### [TASK PROMPT]
Please give back only the lines below from the one containing "中国石油化工股份有限公司石油工程技术研究院 | 复杂油气井泡沫水泥浆固井装备与技术 |" to the one containing "武汉逸飞激光股份有限公司 | 全极耳动力电池激光加工关键技术 |", each repeated word for word, both ends included.

*** TASK DATA Section Begins ***

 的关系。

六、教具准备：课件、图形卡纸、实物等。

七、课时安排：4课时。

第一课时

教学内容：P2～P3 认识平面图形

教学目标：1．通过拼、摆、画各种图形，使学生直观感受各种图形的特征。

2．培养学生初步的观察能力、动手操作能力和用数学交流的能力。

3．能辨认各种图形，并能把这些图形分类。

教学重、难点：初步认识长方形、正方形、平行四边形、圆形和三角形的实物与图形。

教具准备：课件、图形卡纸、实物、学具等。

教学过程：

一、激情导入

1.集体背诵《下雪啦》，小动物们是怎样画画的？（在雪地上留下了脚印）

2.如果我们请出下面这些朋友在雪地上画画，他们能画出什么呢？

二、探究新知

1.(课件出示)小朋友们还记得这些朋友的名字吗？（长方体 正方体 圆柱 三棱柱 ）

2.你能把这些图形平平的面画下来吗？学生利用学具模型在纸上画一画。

*** TASK DATA Section Ends ***
*** TASK DATA Section Begins ***

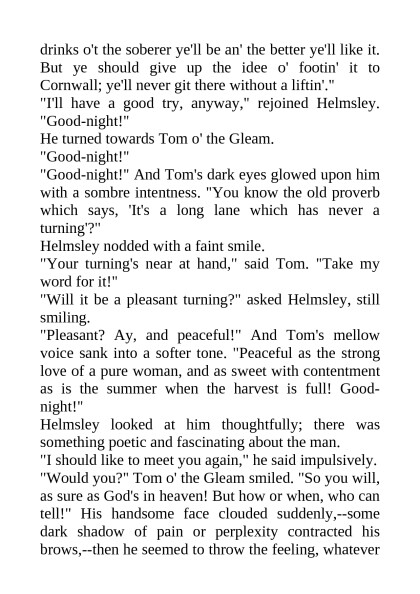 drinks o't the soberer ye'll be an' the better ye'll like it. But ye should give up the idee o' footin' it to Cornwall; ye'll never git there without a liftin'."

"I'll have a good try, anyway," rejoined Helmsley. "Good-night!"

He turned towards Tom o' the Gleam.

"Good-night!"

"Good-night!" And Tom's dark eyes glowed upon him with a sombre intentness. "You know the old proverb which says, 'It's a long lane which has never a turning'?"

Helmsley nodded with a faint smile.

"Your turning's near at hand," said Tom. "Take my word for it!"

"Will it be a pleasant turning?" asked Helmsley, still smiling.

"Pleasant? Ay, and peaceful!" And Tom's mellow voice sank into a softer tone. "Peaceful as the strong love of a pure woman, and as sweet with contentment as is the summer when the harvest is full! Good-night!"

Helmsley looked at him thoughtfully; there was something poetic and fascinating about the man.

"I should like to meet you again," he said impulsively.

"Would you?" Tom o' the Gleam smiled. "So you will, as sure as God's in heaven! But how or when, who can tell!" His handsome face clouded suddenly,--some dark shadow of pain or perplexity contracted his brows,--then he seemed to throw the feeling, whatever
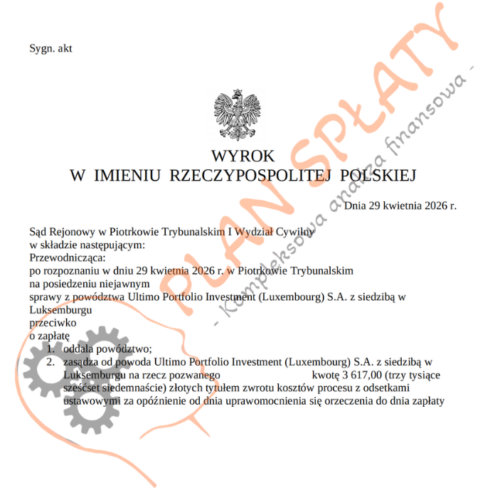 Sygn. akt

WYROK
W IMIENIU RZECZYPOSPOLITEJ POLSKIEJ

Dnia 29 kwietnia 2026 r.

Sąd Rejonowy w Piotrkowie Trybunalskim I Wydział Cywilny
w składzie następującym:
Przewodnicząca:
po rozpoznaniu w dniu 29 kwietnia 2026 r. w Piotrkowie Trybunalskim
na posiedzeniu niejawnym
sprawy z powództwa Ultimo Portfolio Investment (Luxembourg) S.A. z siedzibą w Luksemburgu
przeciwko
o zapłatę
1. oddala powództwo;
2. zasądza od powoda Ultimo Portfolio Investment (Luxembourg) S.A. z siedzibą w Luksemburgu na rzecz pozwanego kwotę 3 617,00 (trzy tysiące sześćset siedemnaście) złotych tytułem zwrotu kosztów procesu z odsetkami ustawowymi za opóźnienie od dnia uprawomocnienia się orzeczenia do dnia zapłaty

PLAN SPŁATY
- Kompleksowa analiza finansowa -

*** TASK DATA Section Ends ***
*** TASK DATA Section Begins ***

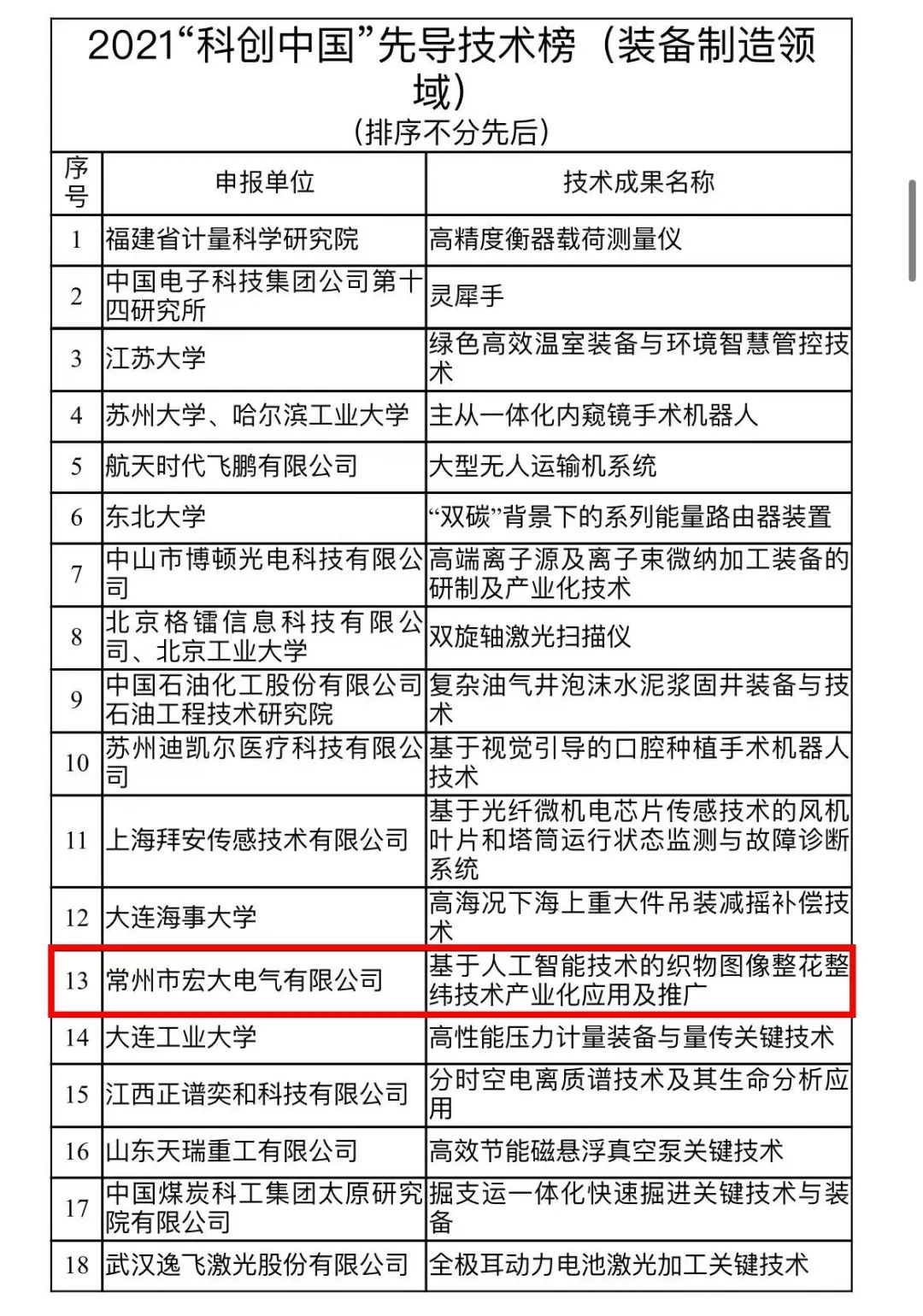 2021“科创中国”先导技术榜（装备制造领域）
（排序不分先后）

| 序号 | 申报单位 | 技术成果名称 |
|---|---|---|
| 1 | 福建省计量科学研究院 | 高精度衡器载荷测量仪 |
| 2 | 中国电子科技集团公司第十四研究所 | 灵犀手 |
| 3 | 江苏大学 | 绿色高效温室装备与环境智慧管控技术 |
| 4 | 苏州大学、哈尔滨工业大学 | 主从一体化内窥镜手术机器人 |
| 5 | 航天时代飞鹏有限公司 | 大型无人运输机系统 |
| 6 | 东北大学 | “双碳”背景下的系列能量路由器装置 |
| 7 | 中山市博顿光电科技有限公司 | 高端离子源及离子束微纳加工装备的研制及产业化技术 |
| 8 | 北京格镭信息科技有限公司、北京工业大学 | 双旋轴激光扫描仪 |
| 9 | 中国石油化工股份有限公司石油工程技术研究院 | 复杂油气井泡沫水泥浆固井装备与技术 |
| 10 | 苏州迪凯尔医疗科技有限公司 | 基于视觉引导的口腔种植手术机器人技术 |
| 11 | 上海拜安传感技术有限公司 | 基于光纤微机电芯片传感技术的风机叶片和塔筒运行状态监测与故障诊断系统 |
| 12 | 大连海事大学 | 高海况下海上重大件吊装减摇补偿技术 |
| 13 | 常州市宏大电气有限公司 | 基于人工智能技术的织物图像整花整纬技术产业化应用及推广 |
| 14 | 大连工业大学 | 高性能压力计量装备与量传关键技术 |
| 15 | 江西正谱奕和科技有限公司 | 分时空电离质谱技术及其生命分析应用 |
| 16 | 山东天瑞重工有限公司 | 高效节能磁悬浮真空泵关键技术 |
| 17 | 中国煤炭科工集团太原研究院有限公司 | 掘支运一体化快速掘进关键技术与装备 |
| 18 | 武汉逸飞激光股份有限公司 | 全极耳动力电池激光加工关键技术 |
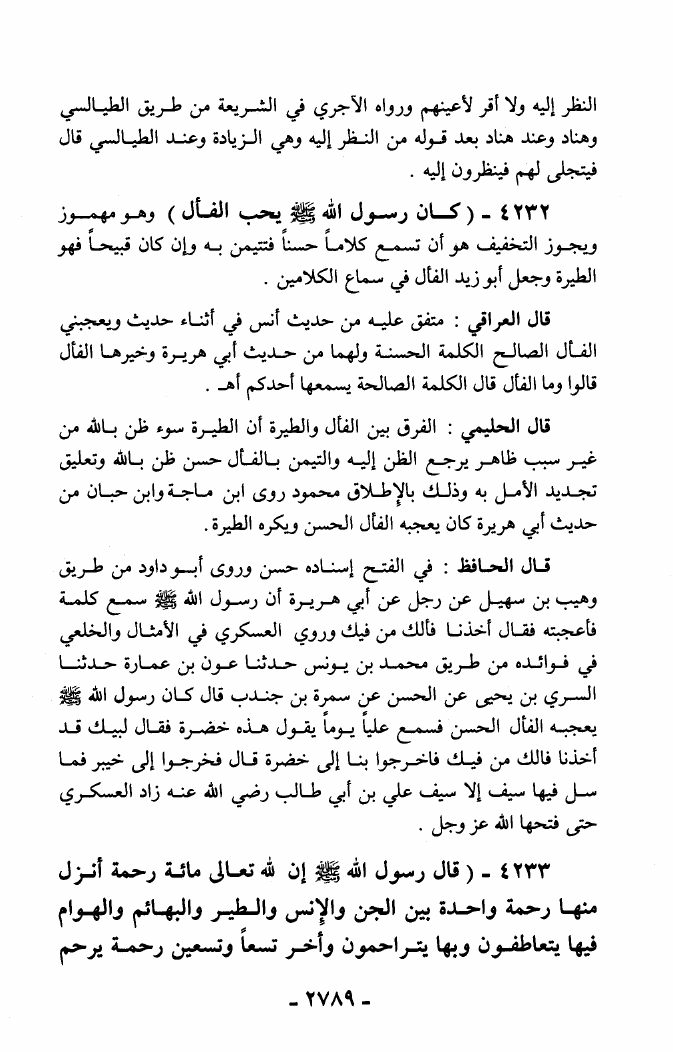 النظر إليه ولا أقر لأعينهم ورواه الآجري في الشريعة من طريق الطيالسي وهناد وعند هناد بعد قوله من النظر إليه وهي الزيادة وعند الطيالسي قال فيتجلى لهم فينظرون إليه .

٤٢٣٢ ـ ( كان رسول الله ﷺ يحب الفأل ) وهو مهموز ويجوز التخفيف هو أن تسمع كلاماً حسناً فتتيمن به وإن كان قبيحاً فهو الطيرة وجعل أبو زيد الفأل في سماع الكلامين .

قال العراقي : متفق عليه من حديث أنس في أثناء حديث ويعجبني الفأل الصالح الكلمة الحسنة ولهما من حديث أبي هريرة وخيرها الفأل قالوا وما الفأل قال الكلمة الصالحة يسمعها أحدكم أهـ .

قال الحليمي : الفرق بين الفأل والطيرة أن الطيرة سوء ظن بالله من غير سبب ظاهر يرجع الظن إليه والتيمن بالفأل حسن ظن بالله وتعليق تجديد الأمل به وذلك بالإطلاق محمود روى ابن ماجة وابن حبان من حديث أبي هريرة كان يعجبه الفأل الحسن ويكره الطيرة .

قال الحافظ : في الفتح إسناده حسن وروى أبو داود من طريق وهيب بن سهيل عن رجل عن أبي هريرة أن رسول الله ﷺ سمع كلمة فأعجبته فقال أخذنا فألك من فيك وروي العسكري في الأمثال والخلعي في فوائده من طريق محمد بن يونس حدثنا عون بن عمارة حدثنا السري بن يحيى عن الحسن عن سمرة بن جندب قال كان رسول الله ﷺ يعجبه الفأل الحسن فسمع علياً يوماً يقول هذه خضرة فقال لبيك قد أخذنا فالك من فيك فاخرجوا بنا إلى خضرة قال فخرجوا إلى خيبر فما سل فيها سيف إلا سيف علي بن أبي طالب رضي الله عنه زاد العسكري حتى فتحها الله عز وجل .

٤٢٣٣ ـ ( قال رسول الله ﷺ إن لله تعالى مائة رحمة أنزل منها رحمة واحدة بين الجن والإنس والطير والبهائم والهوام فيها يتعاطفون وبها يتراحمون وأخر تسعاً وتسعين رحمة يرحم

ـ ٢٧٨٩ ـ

*** TASK DATA Section Ends ***

### [EXPECTED ANSWER]
| 9 | 中国石油化工股份有限公司石油工程技术研究院 | 复杂油气井泡沫水泥浆固井装备与技术 |
| 10 | 苏州迪凯尔医疗科技有限公司 | 基于视觉引导的口腔种植手术机器人技术 |
| 11 | 上海拜安传感技术有限公司 | 基于光纤微机电芯片传感技术的风机叶片和塔筒运行状态监测与故障诊断系统 |
| 12 | 大连海事大学 | 高海况下海上重大件吊装减摇补偿技术 |
| 13 | 常州市宏大电气有限公司 | 基于人工智能技术的织物图像整花整纬技术产业化应用及推广 |
| 14 | 大连工业大学 | 高性能压力计量装备与量传关键技术 |
| 15 | 江西正谱奕和科技有限公司 | 分时空电离质谱技术及其生命分析应用 |
| 16 | 山东天瑞重工有限公司 | 高效节能磁悬浮真空泵关键技术 |
| 17 | 中国煤炭科工集团太原研究院有限公司 | 掘支运一体化快速掘进关键技术与装备 |
| 18 | 武汉逸飞激光股份有限公司 | 全极耳动力电池激光加工关键技术 |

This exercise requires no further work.